De la sécurité à la sûreté routière

par Stéphane Schmoll

On s’étonne que les Etats-Unis subissent plus d’une tuerie de masse par jour sans remettre en question le droit de posséder des armes au nom de la liberté constitutionnelle. En France, ce sont plus de 750.000 armes par destination qui circulent sur nos routes et sont autant de menaces en puissance. Même s’il y a un pas entre la négligence ou la fraude et l’intention malveillante, ceux qui conduisent sans permis ou assurance sont coupables de mettre en danger la vie de nombreux innocents. Des solutions techniques sont possibles.
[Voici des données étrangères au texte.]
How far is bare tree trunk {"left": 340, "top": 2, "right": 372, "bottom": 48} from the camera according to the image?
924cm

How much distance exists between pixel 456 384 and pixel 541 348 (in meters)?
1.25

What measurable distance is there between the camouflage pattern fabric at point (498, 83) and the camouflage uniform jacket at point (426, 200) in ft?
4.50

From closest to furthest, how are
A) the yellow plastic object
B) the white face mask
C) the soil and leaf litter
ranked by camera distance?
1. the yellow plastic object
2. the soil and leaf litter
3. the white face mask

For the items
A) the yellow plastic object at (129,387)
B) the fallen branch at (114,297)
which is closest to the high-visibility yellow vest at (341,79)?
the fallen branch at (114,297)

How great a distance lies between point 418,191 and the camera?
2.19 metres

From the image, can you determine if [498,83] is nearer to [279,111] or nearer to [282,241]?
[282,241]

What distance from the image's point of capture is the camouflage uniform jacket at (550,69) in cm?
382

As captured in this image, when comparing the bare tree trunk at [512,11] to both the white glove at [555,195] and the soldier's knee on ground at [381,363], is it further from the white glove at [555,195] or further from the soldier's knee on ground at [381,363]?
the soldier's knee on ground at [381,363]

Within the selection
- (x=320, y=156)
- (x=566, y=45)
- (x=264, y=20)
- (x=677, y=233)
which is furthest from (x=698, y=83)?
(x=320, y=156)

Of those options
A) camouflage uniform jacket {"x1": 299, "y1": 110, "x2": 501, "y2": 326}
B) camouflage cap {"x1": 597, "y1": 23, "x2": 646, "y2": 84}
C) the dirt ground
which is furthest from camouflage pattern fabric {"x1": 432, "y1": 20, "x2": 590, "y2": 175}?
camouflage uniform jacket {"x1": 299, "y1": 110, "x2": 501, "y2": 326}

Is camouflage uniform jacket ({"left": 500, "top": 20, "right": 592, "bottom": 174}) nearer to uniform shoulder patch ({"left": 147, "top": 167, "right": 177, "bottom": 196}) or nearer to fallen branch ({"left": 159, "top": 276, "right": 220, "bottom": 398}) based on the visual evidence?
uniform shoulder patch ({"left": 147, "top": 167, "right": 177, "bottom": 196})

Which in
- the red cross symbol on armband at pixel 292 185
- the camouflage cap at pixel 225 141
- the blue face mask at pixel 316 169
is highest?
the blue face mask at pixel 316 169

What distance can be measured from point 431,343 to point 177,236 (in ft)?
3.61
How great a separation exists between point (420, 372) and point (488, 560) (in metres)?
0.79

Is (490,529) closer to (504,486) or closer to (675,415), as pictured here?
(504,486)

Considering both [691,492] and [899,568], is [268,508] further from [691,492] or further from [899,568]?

Le 9 juillet dernier, près de Lorient, Bunyamin Arslan, 9 ans, a perdu la vie et son cousin de 7 ans a été grièvement blessé. Comme les autres malveillants, Kilian L., un délinquant de 20 ans, a tué parce qu’il est très facile de voler ou d’emprunter un véhicule et de le conduire sans permis ni assurance ou bien sous emprise de l’alcool. Pourtant, il serait possible d’empêcher le démarrage et la conduite d’un véhicule qui ne serait pas en état de rouler, pas assuré ou bien dont le conducteur n’est pas autorisé à circuler. Est-il vraiment le seul responsable de cet homicide ? On pourrait mettre fin à cette anomalie si l’on osait débattre publiquement du sophisme que certains tissent régulièrement entre la liberté d’aller et venir, la prévention et la répression. Nous sommes tous coupables de faire l’autruche et devons innover avec les filières concernées. Le CROTSi pourrait apporter sa pierre à ce débat.

Combien de morts ?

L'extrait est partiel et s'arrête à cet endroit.